Personally speaking, I found the experience of disseminating and discussing in person the outcomes of my months of dedication very rewarding. Allied to this, my desire to attend events like this over the next months has only been reinforced. It seems obvious to say it, but the participation in the Kleinheubacher Tagung 2021 after months of isolation was like a light at the end of the tunnel for a new chapter that I hope will come true from now on. A chapter that will be full of opportunities to disseminate my work as well as to network with different people.
Fig. 10 – Part of our PETER team from Germany.

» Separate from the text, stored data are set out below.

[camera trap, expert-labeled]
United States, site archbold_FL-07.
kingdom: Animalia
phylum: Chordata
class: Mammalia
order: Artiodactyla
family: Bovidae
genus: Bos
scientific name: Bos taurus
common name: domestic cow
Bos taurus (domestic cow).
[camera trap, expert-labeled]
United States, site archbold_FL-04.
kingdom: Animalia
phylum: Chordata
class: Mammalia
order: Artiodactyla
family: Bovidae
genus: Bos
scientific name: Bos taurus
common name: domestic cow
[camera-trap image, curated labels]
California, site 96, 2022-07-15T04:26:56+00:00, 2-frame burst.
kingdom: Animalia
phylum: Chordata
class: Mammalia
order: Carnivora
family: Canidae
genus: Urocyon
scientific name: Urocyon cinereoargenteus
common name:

About the Author: Fernando R. Arduini
Fernando R. Arduini holds a B.Sc. in Electrical Engineering from the Federal University of Triângulo Mineiro in Brazil. He completed part of his studies at the University of Glasgow in the United Kingdom, where he also performed an internship on wind energy integration into the power grid. In 2019 and 2020, respectively, he accomplished his M.Sc. degree in Power Systems and MBA in Business Management with Distinction, both from the University of São Paulo in Brazil. His Master’s thesis was focused on emerging hardware and software Fault Ride-Through strategies applied to DFIG-based wind turbines. In 2019, Fernando worked at CITCEA-Barcelona Tech, Spain, on the modelling and integration of Superconducting Fault Current Limiters applied to smart grids applications.